▶ Provided records
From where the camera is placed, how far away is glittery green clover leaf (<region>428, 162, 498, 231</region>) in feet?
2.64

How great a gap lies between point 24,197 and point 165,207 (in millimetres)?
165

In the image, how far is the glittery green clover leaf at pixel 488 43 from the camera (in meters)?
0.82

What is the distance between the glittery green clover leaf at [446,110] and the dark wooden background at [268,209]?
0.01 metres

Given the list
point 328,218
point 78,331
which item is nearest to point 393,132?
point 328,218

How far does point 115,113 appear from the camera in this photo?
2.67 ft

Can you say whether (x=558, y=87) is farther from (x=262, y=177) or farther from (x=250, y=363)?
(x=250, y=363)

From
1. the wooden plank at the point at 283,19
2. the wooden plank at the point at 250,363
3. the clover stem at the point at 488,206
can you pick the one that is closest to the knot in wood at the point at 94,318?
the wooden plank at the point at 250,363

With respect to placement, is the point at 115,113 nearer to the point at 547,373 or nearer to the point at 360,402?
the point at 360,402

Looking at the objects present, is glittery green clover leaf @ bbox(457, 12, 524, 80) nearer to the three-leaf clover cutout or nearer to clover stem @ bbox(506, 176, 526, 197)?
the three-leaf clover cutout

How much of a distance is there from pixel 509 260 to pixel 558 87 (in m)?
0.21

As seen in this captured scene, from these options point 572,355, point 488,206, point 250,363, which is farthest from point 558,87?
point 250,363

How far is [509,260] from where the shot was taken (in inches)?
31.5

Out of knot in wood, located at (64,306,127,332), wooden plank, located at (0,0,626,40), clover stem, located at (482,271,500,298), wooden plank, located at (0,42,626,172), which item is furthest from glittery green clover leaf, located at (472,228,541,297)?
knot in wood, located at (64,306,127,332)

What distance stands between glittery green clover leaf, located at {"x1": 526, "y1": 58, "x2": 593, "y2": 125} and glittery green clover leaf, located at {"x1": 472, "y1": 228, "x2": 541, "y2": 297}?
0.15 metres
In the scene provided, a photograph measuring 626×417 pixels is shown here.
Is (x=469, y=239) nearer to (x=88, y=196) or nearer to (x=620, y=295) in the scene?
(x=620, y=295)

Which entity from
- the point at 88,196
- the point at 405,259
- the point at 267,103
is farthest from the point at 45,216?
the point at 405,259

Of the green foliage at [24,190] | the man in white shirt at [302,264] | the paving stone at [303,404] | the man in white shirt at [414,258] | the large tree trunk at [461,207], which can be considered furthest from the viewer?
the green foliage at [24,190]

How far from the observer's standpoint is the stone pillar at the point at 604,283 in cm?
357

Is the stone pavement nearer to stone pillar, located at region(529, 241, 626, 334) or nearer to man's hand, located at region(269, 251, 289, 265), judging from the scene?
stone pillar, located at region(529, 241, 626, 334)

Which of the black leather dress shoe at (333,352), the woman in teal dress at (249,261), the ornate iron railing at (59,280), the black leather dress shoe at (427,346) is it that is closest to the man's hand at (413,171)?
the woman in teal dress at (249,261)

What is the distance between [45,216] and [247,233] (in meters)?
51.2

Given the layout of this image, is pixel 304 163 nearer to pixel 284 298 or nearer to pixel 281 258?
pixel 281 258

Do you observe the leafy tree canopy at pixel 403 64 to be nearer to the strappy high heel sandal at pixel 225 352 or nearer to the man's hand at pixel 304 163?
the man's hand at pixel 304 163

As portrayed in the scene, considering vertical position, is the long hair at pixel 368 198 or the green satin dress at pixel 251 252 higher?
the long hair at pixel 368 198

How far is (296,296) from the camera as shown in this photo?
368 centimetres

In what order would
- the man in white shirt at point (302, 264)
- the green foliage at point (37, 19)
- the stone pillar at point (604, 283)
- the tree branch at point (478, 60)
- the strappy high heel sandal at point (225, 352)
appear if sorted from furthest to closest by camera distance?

▶ Task goal
Repeat the entire listing above word for word, from the first line to the last.

▶ Solution below
From where the camera is placed, how far away is glittery green clover leaf (<region>428, 162, 498, 231</region>) in feet?
2.64

How great a gap lies between point 24,197 and point 165,207 (in millimetres)?
165

In the image, how far is the glittery green clover leaf at pixel 488 43 from the camera (in meters)?
0.82

What is the distance between the glittery green clover leaf at [446,110] and the dark wooden background at [268,209]?
0.01 metres

Given the list
point 328,218
point 78,331
which item is nearest to point 393,132?
point 328,218

How far does point 115,113 appear from the camera in this photo?
2.67 ft

Can you say whether (x=558, y=87) is farther from (x=262, y=177) or farther from (x=250, y=363)?
(x=250, y=363)

From
1. the wooden plank at the point at 283,19
2. the wooden plank at the point at 250,363
3. the clover stem at the point at 488,206
can you pick the one that is closest to the knot in wood at the point at 94,318?
the wooden plank at the point at 250,363

With respect to placement, is the point at 115,113 nearer to the point at 547,373 or nearer to the point at 360,402?
the point at 360,402

Looking at the objects present, is glittery green clover leaf @ bbox(457, 12, 524, 80) nearer to the three-leaf clover cutout or nearer to clover stem @ bbox(506, 176, 526, 197)?
the three-leaf clover cutout

How much of a distance is there from pixel 509 260 to pixel 558 87 (in m)?
0.21

As seen in this captured scene, from these options point 572,355, point 488,206, point 250,363, which is farthest from point 558,87?
point 250,363

How far is [509,260] from where the shot was taken (in inches)?
31.5

Out of knot in wood, located at (64,306,127,332), wooden plank, located at (0,0,626,40), clover stem, located at (482,271,500,298), wooden plank, located at (0,42,626,172), which item is furthest from glittery green clover leaf, located at (472,228,541,297)?
knot in wood, located at (64,306,127,332)

What distance stands between glittery green clover leaf, located at {"x1": 526, "y1": 58, "x2": 593, "y2": 125} and glittery green clover leaf, located at {"x1": 472, "y1": 228, "x2": 541, "y2": 297}?
0.15 metres
In the scene provided, a photograph measuring 626×417 pixels is shown here.
Is (x=469, y=239) nearer to (x=88, y=196) or nearer to (x=620, y=295) in the scene?
(x=620, y=295)

Which entity from
- the point at 88,196
- the point at 405,259
- the point at 267,103
is farthest from the point at 45,216?
the point at 405,259

Of the green foliage at [24,190] | the man in white shirt at [302,264] | the paving stone at [303,404] | the man in white shirt at [414,258] | the large tree trunk at [461,207], which can be considered furthest from the viewer?
the green foliage at [24,190]

How far from the observer's standpoint is the stone pillar at the point at 604,283 in cm?
357

Is the stone pavement nearer to stone pillar, located at region(529, 241, 626, 334) or nearer to man's hand, located at region(269, 251, 289, 265), judging from the scene?
stone pillar, located at region(529, 241, 626, 334)

Which of the black leather dress shoe at (333,352), the woman in teal dress at (249,261), the ornate iron railing at (59,280), the black leather dress shoe at (427,346) is it that is closest to the man's hand at (413,171)?
the woman in teal dress at (249,261)

What is the distance between [45,216] and [247,233] (in meters)?
51.2

Given the layout of this image, is pixel 304 163 nearer to pixel 284 298 or nearer to pixel 281 258?
pixel 281 258

Do you observe the leafy tree canopy at pixel 403 64 to be nearer to the strappy high heel sandal at pixel 225 352 or nearer to the man's hand at pixel 304 163?
the man's hand at pixel 304 163

As portrayed in the scene, considering vertical position, is the long hair at pixel 368 198 or the green satin dress at pixel 251 252 higher?
the long hair at pixel 368 198

How far is (296,296) from the camera as shown in this photo?
368 centimetres

In what order would
- the man in white shirt at point (302, 264)
- the green foliage at point (37, 19)
- the stone pillar at point (604, 283)
- the tree branch at point (478, 60)
- the strappy high heel sandal at point (225, 352)
appear if sorted from furthest to closest by camera distance?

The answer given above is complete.